NS.56. The Level 1 and Level 2 plans will be included on your sheet. Adjust the crop window of your plans.

NS.57. Create two sections. One must be cut in the north-south direction, and one must be cut in the east-west direction.

NS.58. Verify that, Level 1, Level 2 and your sections are at a scale of 1/8”=1’-0”.

NS.59. Fill the walls, floors, columns and topography will a light gray solid fill.

NS.60. Revit allows you to add lines as if you were drawing manually. Add hidden lines for any overhead planes on Level 1 and Level 2. Begin by turning on the Level 2 underlay while you are on the Level 1 plan.


Add the lines using a hidden linetype for any objects that are overhead.

NS.61. Turn off the categories for the column grid and the level datums on your plans and sections.

NS.62. Create a titleblock that is 22” x  34”. Right-click on Sheets and select New Sheet. Click on Load. From the Titleblock folder select the 22" x 34" sheet. 

NS.63. Edit the titleblock by clicking on the titleblock, and clicking on Edit family. Erase all of the content on the titleblook except the border as shown below. Load the revised titleblock into the project.

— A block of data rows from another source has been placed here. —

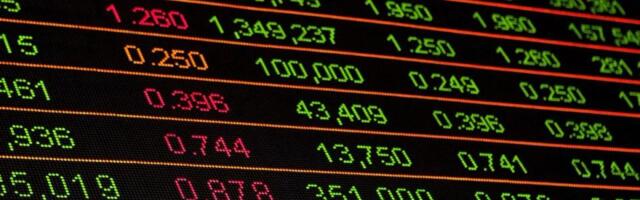 Start-of-the-year recovery rally stalls: Crypto Daybook Americas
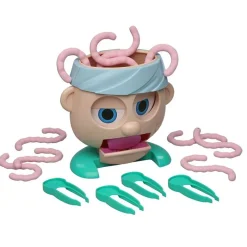 BIZAK Coco Loco- Juegos De Mesa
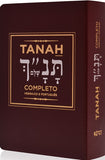Tanah Completo (Bíblia Hebraica)
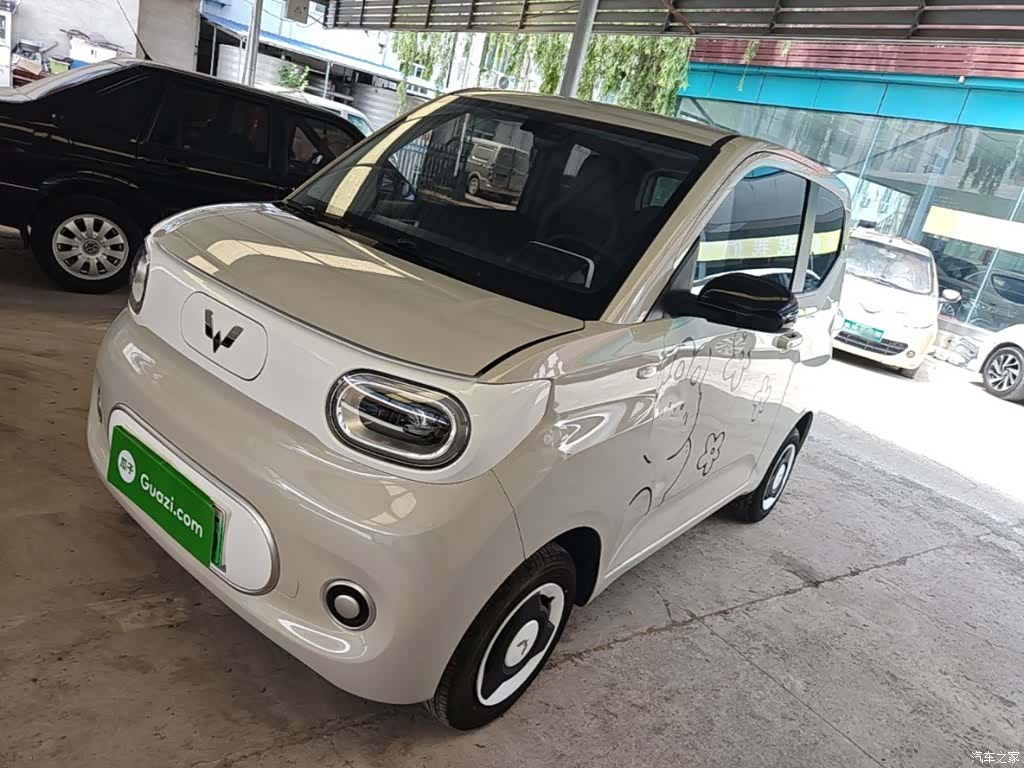 Wuling MINIEV, 2025 1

NS.64. Drag the plans, sections and rendered views to the sheet. Refer to the videos above for guidance with the next few steps. 

NS.65. Adjust the crop views as required.

NS.66. Adjust the locations of the detail titles as required.

NS.67. Align views to make a clean, well-organized sheet. View types should be kept together (i.e. levels together, sections together, and rendered images together). Detail numbers should be left to right and top to bottom.You can change the number as shown below. Click on the detail title, and change the number in the Properties window.

NS.68. Print your sheet to a pdf.

Name the pdf as shown below.

NS.69.Upload the Revit file and the pdf to your Google Drive folder.